For Ravens' passing game, Johnson spells relief


OWINGS MILLS - The Ravens welcomed Kevin Johnson to Baltimore today, and no one was happier to see him than offensive coordinator Matt Cavanaugh.

Under Cavanaugh last season, the Ravens finished last in the NFL in passing offense, averaging a paltry 140.9 yards per game. Although most opponents stacked the line of scrimmage to contain running back Jamal Lewis, leaving cornerbacks in single coverage, no Ravens receiver caught more than 39 passes.

Enter Johnson, whose career took a dramatic turn last November when he was released by the Cleveland Browns after a personality conflict with coach Butch Davis.

Over his five-year career, the 5-foot-11, 195-pound Johnson has averaged 66 receptions a season, finally giving the Ravens the consistent pass-catcher they've been seeking since February's trade for Terrell Owens was rescinded by the league.

According to Cavanaugh, the ripple effect of Johnson's presence at receiver will energize the entire offense.

"He's going to complement Travis Taylor, take a little pressure off of him, and that in turn will take a lot of pressure off of Todd Heap, and in turn take a lot of pressure of Jamal Lewis."

"The ultimate goal of all this," Cavanaugh joked, "is to take pressure off of me, so I think it's going to work out very well."

The Ravens were among 16 teams to bid for Johnson's services after his release in Novemeber. Since the Jacksonville Jaguars had the worst record among those teams, they acquired the former Syracuse star for the final six games of the season.

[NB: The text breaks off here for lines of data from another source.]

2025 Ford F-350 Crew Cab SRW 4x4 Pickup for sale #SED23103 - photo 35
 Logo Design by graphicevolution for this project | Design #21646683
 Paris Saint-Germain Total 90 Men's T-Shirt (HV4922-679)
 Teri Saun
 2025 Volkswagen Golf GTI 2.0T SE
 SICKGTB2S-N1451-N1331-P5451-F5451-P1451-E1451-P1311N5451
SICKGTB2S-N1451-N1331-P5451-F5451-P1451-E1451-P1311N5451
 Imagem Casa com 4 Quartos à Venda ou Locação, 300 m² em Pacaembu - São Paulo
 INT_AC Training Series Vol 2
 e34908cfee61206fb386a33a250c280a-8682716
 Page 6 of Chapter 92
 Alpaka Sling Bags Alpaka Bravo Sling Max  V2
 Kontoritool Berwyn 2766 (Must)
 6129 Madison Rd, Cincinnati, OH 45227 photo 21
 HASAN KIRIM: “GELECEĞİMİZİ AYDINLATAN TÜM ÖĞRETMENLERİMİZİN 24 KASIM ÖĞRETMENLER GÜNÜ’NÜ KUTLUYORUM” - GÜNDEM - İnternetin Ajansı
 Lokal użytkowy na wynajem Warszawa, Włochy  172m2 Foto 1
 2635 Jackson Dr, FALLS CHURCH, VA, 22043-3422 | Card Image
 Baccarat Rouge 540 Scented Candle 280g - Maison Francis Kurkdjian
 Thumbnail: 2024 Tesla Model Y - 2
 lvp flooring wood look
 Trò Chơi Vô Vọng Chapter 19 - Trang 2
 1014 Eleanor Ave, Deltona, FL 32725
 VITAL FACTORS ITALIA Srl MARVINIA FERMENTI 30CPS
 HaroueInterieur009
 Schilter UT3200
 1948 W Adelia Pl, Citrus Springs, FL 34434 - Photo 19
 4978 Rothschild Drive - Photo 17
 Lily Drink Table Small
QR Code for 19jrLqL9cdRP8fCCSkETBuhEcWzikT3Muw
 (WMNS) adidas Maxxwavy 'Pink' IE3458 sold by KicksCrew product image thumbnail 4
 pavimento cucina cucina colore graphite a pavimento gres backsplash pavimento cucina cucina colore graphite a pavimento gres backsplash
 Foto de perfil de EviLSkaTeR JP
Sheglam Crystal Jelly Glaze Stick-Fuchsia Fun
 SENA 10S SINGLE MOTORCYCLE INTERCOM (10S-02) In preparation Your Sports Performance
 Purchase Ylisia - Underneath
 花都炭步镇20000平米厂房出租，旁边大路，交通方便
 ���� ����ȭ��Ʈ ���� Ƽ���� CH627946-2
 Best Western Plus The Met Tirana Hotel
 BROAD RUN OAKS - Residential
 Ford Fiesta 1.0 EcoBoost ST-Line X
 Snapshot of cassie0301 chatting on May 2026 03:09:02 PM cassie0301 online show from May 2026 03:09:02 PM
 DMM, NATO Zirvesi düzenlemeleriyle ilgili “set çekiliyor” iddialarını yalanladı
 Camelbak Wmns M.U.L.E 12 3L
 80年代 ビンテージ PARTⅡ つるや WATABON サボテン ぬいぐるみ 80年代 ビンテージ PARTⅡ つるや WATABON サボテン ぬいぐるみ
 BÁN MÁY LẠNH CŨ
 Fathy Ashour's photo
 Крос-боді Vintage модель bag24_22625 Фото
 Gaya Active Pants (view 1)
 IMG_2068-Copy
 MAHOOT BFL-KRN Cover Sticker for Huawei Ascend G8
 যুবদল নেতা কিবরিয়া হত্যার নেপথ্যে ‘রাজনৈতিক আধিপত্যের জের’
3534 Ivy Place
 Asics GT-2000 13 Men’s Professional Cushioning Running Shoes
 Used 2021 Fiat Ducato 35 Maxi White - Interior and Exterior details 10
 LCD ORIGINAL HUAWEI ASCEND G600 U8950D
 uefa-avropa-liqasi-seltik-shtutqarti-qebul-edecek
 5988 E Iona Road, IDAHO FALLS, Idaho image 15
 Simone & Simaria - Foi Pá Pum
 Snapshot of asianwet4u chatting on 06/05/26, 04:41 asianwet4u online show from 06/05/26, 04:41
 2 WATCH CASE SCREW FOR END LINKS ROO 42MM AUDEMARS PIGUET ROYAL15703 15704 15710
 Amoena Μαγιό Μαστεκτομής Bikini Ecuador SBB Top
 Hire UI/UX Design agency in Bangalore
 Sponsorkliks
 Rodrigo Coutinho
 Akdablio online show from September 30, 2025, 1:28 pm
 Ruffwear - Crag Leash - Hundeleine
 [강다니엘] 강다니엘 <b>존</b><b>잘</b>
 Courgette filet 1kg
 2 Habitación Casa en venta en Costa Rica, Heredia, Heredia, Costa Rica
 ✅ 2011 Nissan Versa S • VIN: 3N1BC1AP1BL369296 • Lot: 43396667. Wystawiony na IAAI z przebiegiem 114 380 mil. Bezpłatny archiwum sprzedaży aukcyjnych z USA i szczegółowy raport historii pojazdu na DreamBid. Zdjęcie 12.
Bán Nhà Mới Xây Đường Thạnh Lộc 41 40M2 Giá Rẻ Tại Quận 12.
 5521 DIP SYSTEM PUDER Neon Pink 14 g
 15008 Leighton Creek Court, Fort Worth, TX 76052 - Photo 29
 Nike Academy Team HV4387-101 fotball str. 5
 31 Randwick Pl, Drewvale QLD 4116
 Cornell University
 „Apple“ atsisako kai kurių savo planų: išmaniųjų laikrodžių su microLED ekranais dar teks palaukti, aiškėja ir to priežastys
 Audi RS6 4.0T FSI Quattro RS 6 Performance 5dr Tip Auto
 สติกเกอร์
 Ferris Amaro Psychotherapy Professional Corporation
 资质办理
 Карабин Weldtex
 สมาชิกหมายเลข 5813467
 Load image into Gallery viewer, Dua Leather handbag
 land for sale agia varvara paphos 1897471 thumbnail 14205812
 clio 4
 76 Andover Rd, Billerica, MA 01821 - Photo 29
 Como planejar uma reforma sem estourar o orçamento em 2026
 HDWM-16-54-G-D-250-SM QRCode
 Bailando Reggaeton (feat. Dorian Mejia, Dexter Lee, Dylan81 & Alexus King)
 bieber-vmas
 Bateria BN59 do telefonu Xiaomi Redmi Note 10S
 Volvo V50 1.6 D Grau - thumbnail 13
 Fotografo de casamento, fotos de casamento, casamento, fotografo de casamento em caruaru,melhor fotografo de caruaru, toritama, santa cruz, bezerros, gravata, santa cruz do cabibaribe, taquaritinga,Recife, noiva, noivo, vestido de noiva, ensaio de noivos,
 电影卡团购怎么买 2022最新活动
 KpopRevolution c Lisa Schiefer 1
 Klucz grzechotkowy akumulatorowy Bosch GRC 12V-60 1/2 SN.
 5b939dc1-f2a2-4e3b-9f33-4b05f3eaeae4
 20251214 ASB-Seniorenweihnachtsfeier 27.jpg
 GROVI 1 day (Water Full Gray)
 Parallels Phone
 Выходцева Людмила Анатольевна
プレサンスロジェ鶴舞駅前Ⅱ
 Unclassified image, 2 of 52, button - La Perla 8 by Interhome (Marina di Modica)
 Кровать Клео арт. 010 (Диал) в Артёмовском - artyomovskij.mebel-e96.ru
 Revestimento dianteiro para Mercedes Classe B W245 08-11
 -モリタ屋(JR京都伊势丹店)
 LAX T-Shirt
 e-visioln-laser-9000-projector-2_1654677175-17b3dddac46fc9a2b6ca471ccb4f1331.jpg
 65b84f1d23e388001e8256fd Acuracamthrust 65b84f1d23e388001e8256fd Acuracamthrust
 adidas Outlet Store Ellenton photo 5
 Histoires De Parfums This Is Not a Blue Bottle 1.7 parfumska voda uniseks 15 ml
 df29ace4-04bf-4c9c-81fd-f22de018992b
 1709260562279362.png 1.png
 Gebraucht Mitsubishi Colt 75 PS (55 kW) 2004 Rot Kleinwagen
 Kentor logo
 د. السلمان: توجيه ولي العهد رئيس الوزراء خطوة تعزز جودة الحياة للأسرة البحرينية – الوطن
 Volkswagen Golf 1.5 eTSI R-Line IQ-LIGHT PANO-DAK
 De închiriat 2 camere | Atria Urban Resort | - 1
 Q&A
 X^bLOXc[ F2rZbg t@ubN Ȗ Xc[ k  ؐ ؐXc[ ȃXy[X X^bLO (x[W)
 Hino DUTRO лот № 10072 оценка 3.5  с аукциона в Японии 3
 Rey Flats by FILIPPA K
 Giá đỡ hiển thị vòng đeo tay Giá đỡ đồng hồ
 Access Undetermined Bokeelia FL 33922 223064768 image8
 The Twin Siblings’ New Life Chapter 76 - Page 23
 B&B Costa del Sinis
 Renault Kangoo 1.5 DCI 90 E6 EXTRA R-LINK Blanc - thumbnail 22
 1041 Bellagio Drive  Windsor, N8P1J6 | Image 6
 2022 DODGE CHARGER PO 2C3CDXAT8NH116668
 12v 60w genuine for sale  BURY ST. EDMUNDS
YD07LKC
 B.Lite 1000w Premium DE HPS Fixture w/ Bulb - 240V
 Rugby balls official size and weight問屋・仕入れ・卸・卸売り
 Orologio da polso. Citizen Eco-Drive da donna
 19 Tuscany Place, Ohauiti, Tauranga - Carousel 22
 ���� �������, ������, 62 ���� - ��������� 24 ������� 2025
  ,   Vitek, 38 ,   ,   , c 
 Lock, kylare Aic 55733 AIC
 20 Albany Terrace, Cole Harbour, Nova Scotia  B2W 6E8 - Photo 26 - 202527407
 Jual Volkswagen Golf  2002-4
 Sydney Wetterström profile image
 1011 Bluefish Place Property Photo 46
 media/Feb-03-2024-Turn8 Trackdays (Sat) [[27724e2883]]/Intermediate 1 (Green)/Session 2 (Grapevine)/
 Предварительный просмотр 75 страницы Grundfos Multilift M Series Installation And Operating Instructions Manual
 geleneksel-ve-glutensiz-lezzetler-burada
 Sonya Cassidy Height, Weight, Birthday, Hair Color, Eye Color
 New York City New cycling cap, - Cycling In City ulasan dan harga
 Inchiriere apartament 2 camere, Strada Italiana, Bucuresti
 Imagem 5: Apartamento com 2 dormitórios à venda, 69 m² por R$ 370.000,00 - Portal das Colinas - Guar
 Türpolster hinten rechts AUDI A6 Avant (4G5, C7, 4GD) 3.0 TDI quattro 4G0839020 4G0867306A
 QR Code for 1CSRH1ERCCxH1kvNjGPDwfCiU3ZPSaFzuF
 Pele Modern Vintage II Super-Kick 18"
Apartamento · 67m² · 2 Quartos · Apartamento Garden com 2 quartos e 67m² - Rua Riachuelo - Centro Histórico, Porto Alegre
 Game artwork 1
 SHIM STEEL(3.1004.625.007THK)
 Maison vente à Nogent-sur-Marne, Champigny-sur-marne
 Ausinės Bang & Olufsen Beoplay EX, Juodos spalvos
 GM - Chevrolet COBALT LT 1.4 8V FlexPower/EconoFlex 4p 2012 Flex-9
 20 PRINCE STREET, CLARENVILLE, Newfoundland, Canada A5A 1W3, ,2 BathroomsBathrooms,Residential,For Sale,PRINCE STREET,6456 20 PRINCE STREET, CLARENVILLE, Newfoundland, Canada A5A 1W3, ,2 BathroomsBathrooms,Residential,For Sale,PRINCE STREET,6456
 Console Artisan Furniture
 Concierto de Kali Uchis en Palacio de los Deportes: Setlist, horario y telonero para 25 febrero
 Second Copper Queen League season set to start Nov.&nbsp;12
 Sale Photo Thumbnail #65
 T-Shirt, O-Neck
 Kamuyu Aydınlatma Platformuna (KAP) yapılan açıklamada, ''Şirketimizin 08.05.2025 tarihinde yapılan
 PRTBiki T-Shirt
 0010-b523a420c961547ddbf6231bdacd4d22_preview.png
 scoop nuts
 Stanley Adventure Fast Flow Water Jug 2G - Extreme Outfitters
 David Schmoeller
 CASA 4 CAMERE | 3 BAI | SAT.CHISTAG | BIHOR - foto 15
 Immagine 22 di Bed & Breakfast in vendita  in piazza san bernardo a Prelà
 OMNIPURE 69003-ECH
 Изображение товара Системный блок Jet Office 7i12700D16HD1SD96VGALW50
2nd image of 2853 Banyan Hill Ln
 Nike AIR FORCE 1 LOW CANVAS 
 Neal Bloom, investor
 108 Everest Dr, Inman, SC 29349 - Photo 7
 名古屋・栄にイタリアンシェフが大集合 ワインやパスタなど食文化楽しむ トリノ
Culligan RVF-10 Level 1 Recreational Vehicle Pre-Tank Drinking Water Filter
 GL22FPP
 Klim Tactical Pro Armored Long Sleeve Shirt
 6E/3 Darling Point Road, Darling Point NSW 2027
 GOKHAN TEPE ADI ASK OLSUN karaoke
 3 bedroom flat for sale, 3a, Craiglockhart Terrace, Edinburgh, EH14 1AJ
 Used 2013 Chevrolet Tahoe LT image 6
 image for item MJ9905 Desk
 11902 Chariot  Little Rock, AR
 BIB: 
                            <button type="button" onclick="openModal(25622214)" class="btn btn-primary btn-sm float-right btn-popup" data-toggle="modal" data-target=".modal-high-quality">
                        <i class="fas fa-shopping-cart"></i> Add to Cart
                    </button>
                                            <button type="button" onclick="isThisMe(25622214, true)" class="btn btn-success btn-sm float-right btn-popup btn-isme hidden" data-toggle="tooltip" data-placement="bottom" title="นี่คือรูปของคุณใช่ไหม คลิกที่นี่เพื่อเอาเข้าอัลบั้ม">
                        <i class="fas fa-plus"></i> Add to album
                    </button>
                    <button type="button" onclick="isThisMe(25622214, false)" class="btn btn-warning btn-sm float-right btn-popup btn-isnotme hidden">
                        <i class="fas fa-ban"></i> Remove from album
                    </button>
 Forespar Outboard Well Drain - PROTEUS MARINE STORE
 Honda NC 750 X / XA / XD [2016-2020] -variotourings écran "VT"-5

According to Johnson, however, Baltimore was his top choice.

"It's just amazing how God has things work out, because this is the place I really wanted to play," Johnson said. "This is the team I really wanted to be with."

Johnson will get plenty of chances to showcase his talent, as opposing defenses will likely continue to focus their attention on Lewis, who ran for a league-leading 2,066 yards last season. That means more single coverage on the corners for Johnson and Taylor.

"As a receiver, you love that," Johnson said. "Playing in Cleveland, we never had one-on-ones. We always saw cover two because we never threatened anyone in the running game. But now they're going to have to respect [Lewis] in the backfield, and it's a receiver's dream."